Zinc and cold prevention (what peer-reviewed evidence shows)
- A recent Cochrane systematic review (2024) found that zinc supplementation may make little to no difference in preventing people from catching a cold compared with placebo, based on prevention trials (9 studies; 1,449 participants).
- The same review notes that zinc’s clearer signal in the literature is more about shortening the duration of an active cold, not reliably preventing one.

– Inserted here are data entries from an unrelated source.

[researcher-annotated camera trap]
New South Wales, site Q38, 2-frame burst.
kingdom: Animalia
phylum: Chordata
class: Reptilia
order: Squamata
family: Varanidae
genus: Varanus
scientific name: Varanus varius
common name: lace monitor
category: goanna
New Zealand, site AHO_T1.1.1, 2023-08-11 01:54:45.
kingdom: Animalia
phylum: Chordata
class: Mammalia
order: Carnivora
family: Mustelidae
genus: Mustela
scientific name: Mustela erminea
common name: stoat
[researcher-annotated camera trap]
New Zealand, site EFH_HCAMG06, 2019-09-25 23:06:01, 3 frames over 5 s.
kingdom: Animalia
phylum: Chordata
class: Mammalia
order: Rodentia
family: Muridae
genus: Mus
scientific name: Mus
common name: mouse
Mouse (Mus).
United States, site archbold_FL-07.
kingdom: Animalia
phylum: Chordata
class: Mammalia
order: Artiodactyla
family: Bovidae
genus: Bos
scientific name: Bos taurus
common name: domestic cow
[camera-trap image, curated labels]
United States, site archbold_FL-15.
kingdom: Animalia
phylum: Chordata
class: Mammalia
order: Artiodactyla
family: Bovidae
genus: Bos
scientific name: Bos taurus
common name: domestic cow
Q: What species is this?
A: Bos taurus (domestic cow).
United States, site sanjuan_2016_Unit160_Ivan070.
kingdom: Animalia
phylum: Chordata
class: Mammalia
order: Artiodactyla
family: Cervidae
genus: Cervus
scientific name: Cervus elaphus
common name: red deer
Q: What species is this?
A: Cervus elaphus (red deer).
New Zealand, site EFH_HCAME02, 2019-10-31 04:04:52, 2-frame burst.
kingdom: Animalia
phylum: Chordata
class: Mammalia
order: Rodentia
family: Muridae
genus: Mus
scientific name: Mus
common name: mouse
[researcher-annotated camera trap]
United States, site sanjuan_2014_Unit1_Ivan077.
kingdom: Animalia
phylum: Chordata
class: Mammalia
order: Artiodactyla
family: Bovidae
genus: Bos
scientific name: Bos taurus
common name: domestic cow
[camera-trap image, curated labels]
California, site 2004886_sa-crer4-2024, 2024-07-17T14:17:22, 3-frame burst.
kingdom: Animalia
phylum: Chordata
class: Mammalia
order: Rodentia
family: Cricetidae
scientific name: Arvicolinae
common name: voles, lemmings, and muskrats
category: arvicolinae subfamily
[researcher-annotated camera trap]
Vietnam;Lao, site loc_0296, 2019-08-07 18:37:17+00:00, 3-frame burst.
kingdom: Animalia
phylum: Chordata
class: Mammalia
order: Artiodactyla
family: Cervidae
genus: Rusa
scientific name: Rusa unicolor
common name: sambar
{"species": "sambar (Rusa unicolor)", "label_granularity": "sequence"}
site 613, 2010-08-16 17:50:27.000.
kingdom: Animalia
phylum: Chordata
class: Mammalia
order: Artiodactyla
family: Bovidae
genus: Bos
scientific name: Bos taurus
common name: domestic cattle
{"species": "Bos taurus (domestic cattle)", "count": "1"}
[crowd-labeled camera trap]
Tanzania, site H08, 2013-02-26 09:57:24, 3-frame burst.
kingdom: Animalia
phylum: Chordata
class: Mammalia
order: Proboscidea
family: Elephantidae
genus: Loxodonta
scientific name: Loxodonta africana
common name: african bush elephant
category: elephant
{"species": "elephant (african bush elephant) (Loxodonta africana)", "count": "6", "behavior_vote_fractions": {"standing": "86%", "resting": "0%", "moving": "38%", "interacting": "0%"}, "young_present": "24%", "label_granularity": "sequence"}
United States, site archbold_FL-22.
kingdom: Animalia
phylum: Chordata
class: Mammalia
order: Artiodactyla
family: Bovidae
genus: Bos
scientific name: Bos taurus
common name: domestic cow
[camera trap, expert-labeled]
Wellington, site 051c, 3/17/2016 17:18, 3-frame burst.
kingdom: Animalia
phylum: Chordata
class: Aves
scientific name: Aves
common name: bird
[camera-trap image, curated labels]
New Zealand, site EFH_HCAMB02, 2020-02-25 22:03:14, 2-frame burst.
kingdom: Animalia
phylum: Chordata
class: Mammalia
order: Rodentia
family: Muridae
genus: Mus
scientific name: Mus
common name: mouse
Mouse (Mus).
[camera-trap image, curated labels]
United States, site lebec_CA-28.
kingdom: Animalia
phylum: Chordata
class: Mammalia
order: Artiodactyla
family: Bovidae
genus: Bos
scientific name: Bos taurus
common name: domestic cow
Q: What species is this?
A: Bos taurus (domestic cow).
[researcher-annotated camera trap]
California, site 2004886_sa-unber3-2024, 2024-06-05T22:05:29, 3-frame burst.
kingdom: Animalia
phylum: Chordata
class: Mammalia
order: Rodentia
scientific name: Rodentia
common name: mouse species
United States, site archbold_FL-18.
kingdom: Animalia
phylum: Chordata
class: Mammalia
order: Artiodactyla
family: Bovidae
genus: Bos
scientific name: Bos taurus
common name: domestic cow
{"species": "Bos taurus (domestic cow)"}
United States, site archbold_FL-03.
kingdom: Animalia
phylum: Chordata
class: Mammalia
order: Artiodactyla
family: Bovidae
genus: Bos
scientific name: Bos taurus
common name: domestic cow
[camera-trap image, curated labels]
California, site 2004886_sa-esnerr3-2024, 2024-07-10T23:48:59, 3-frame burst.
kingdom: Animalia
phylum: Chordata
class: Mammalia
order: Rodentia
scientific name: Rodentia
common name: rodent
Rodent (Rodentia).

Bottom line: Zinc is often discussed for colds, but the strongest recent synthesis suggests limited evidence for prevention; any potential benefit appears more consistent for treatment/shortening duration than for preventing infection.
Vitamin C and cold prevention (lack of evidence for preventing colds)
- A Cochrane review (2013) concluded that in the general population, regular vitamin C supplementation does not reduce cold incidence (so routine supplementation isn’t justified for prevention).
- The main prevention “exception” reported is in people under brief periods of extreme physical stress (e.g., intense exercise/cold environments), where some trials showed reduced incidence.
Bottom line: For most people, vitamin C isn’t supported as an effective way to prevent catching colds, though it may modestly reduce duration/severity once you do get one.
*This information is mostly for my own reference. Please do your own research and consult your doctor for your own health.*
References
Hemilä, H., & Chalker, E. (2013). Vitamin C for preventing and treating the common cold. Cochrane Database of Systematic Reviews, (1), CD000980. https://doi.org/10.1002/14651858.CD000980.pub4
Nault, D., et al. (2024). Zinc for prevention and treatment of the common cold. Cochrane Database of Systematic Reviews. CD014914. https://doi.org/10.1002/14651858.CD014914.pub2
(Information generated through AI prompt by Tea Moth.)
At a later time I intend to return to this post and will add food sources of Zinc to this list as well-eventually.